If DFEs start using Large Language Models (LLMs) without output verification, we will quickly find that such reports will be filled with errors. In fields where the output can change lives forever, like medical or legal, we need to go slow and make sure we are doing things right.

Some things to consider:

  • Discovery responsibilities. I can easily foresee an immediate future when the opposing party in a legal proceeding will require the prompts that were given to the AI in order for it to achieve the provided output. Are the prompts consistent with the legal authority provided? Has the AI touched upon matters not covered in the legal authority? Legal proceedings are based on transparency, and we need to start thinking about how to make these technologies more transparent, in regards to how they work and how we explain the way they work. More logging and more traceability are needed.
  • Training data provenance and bias. Where has the training data come from? Has it been procured in a way that does not violate the authorship rights of others? In the same way we will never use unlicensed software, do we know where the training data came from? There are many documented cases of bias manifesting in AI output. Bias needs to be fully avoided. We need to establish not only best practices on usage but also best practices on how to compile the training data to be used for these systems within our field.
  • Lack of consistent answers / variability. AI will give you the same answer to a question only once. The multiple answers to the same question might change a little, a few words here or there, or they can change a lot, to the point of hallucination. This means that current validation processes are not suitable for AI, and therefore all AI output needs to be verified for accuracy. We need to think about validation processes that are suitable for these technologies, while realizing the time limiting reality that these tools impose when the verification of every single piece of output provided is needed.

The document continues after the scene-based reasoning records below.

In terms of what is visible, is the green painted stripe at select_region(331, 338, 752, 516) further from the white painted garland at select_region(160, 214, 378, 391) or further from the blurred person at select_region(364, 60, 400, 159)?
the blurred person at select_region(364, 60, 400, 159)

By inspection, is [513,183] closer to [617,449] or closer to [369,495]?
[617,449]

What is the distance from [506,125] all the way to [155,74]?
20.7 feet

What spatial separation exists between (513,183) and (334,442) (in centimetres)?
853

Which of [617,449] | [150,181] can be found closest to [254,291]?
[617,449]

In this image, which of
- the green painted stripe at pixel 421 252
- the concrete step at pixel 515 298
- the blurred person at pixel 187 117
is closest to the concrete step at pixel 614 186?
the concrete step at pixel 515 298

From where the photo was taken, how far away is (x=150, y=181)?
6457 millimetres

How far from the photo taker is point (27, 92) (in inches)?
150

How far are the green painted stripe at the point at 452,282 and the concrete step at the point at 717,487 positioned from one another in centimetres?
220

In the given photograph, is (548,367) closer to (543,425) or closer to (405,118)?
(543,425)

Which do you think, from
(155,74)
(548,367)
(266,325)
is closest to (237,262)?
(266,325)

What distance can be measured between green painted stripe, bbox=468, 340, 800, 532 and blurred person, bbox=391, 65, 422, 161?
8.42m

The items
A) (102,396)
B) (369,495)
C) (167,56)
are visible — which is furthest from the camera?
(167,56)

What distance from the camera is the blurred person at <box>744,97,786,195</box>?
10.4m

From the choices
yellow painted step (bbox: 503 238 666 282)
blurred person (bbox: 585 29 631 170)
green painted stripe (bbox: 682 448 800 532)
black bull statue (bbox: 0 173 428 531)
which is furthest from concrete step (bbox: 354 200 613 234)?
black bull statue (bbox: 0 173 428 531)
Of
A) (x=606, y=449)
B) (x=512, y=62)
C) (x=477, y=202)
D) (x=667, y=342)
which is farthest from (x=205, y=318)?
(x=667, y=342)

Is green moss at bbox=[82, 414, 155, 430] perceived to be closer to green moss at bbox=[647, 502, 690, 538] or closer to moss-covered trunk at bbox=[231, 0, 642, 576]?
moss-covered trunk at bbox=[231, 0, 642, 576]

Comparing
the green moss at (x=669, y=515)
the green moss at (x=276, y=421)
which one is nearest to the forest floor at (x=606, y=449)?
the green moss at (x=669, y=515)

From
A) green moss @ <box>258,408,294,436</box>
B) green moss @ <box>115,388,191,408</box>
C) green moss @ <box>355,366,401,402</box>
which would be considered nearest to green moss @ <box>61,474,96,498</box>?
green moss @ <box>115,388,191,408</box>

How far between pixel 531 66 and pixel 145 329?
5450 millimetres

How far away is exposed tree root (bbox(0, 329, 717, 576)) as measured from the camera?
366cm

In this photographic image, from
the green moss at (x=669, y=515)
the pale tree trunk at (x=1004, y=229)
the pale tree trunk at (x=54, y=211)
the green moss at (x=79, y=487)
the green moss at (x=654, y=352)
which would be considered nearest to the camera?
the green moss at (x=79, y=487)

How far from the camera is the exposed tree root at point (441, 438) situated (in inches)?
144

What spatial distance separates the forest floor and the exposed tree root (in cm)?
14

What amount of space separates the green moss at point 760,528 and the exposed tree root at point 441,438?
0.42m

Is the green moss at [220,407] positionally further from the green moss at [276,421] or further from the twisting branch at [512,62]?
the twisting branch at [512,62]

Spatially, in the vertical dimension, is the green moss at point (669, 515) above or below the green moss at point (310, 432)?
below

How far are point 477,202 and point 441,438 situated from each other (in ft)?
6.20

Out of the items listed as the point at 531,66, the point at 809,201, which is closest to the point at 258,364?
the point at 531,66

FF: And finally, apart from coming up with brilliant digital forensics memes, what do you do in your spare time?

I love memes! Being able to make a joke that other DFEs relate to brings the community together. We are not as distant as we might think we are. Even if you are the single DFE in your office, there are thousands of others that understand you, want to help you, and laugh with you when you enjoy a meme about our field.

Memes are great, but I do like other things. Since 1998, I’ve been playing a video game called Starcraft. I love lifting weights but hate cardio. Teaching is an activity that fills me with joy.

Because of that, I am proud of being the author of the Android portion of the IACIS Mobile Device Forensics Course and also the author and instructor of the data structure portions of the IACIS Advanced Mobile Device Forensics Course.

I literally love long walks on the beach and reading books but mostly the audible kind. At the end of the day, there is no real spare time. We decide what we do with the time we are given, and my hope is to use it as best as I can.